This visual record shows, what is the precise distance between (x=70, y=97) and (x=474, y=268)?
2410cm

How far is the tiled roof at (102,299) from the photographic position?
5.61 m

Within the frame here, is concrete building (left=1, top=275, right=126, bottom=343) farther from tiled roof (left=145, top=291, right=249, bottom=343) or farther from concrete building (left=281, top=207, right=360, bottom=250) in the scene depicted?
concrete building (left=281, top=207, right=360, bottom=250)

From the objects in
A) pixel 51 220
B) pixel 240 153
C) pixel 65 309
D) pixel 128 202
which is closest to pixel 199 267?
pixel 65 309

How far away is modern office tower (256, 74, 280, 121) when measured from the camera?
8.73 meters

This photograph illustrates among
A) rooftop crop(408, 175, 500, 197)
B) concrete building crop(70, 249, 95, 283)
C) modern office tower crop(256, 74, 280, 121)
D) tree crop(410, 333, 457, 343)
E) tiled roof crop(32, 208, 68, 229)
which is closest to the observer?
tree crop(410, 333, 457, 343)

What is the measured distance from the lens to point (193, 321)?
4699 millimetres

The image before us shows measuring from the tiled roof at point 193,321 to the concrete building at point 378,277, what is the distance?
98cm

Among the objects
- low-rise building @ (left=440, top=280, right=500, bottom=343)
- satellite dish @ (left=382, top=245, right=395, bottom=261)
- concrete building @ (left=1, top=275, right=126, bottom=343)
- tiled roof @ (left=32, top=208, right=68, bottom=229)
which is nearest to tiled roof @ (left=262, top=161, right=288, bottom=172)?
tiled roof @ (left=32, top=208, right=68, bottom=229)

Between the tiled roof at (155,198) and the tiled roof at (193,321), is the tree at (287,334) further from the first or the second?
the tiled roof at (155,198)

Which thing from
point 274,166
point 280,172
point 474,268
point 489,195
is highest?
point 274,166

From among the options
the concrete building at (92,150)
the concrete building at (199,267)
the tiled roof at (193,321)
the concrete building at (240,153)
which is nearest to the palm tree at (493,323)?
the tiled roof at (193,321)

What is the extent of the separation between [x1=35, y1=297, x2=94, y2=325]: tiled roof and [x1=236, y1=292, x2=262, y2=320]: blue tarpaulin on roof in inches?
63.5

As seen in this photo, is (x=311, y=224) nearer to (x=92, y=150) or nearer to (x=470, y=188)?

▶ What you should do:
Copy out all of the material above verbatim, keeping every line, coordinate, and answer unchanged from the first line to the last.

▶ Finished answer:
This visual record shows, what is the precise distance between (x=70, y=97) and (x=474, y=268)?
2410cm

How far is the tiled roof at (102,299) from the photographic position?
5.61 m

Within the frame here, is concrete building (left=1, top=275, right=126, bottom=343) farther from tiled roof (left=145, top=291, right=249, bottom=343) or farther from concrete building (left=281, top=207, right=360, bottom=250) in the scene depicted?
concrete building (left=281, top=207, right=360, bottom=250)

From the objects in
A) pixel 51 220
B) pixel 240 153
C) pixel 65 309
D) pixel 128 202
which is closest to pixel 199 267?
pixel 65 309

How far away is modern office tower (256, 74, 280, 121) when measured from the camera?
8.73 meters

This photograph illustrates among
A) rooftop crop(408, 175, 500, 197)
B) concrete building crop(70, 249, 95, 283)
C) modern office tower crop(256, 74, 280, 121)
D) tree crop(410, 333, 457, 343)
E) tiled roof crop(32, 208, 68, 229)
which is closest to the observer?
tree crop(410, 333, 457, 343)

What is the measured distance from the lens to point (193, 321)?
4699 millimetres

The image before us shows measuring from the tiled roof at point 193,321 to the concrete building at point 378,277, what is the distance?
98cm

Among the objects
- low-rise building @ (left=440, top=280, right=500, bottom=343)
- satellite dish @ (left=382, top=245, right=395, bottom=261)
- concrete building @ (left=1, top=275, right=126, bottom=343)
- tiled roof @ (left=32, top=208, right=68, bottom=229)
which is nearest to tiled roof @ (left=262, top=161, right=288, bottom=172)?
tiled roof @ (left=32, top=208, right=68, bottom=229)

Between the tiled roof at (155,198) and the tiled roof at (193,321), is the tree at (287,334) further from the first or the second?
the tiled roof at (155,198)

Which thing from
point 274,166
point 280,172
point 474,268
point 489,195
is highest?
point 274,166

From among the options
the concrete building at (92,150)
the concrete building at (199,267)
the tiled roof at (193,321)
the concrete building at (240,153)
which is nearest to the palm tree at (493,323)?
the tiled roof at (193,321)

What is the extent of the separation between [x1=35, y1=297, x2=94, y2=325]: tiled roof and [x1=236, y1=292, x2=262, y2=320]: blue tarpaulin on roof in inches?
63.5

As seen in this photo, is (x=311, y=224) nearer to (x=92, y=150) or nearer to (x=470, y=188)?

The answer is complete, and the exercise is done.